Big-Time Data Terminology

michael-shashoua-waters
Michael Shashoua, editor, Inside Reference Data

The term "big data" is so broad that when commenting about data management and the industry, it's better to consider topics such as data quality, data consistency or deriving value from data – or at least discuss matters in those terms.

A presentation given this past week by Pierre Feligioni, head of real-time data strategy at S&P Capital IQ, defined "big data" as "actionable data," and sought to portray big data concerns as really being about four issues: integration, technology, content and scalability.

Integration, particularly the centralization of reference data, is the biggest challenge for managing big data, as Feligioni sees it. While structured data is already quite "normalized," unstructured data, which can include messaging, emails, blogs and Twitter feeds, needs to be normalized.
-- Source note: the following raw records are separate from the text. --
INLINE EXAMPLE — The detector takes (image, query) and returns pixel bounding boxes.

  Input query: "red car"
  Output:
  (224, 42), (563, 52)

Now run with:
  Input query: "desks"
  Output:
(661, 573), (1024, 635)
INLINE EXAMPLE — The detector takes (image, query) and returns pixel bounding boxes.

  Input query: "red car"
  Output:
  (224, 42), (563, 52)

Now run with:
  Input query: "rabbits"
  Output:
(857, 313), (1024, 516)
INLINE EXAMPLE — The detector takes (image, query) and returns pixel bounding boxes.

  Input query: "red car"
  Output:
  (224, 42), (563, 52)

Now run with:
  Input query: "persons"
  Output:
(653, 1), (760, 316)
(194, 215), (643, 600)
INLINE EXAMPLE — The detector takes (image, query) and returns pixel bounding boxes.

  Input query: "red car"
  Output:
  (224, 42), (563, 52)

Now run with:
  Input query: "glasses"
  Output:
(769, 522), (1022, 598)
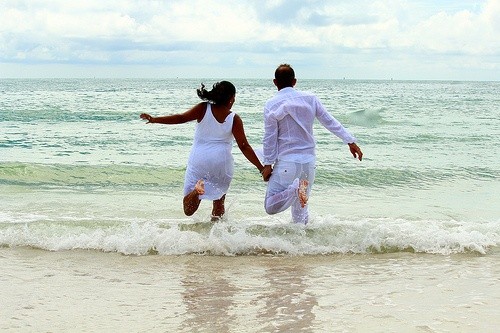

Unstructured data is fueling rapid exponential growth in data volumes, justifying the name "big data." Data volumes are counted in terabytes (1,000 gigabytes), or even petabytes (1,000 terabytes). When it comes to unstructured data at those levels, central repositories that can collect and normalize data – and coordinate it with structured data – are a must, Feligioni contends.

Technology and scalability the building blocks necessary to make such central repositories functional, as he describes it. Natural language processing and semantic data approaches are also being applied. "The biggest challenge is understanding documents and creating analytics on top of this content, for the capability to make a decision to buy or sell," says Feligioni.

Scalability makes it possible to process more and more information, and is achieved through new resources, such as cloud computing, which carry their own issues and require additional decisions [as described in my column two weeks ago, "Cloud Choices"].

Everything that Feligioni calls part of "big data" actually revolves around getting higher quality data by incorporating more sources and checking them against each other to keep that data consistent. It's also about creating new value from data that can be acted upon by trading and investment operations professionals.

So, whatever buzzwords one uses, whether "big data" or sub-categories under that umbrella, what they are really talking about is quality, consistency and value. Other terms just describe the means.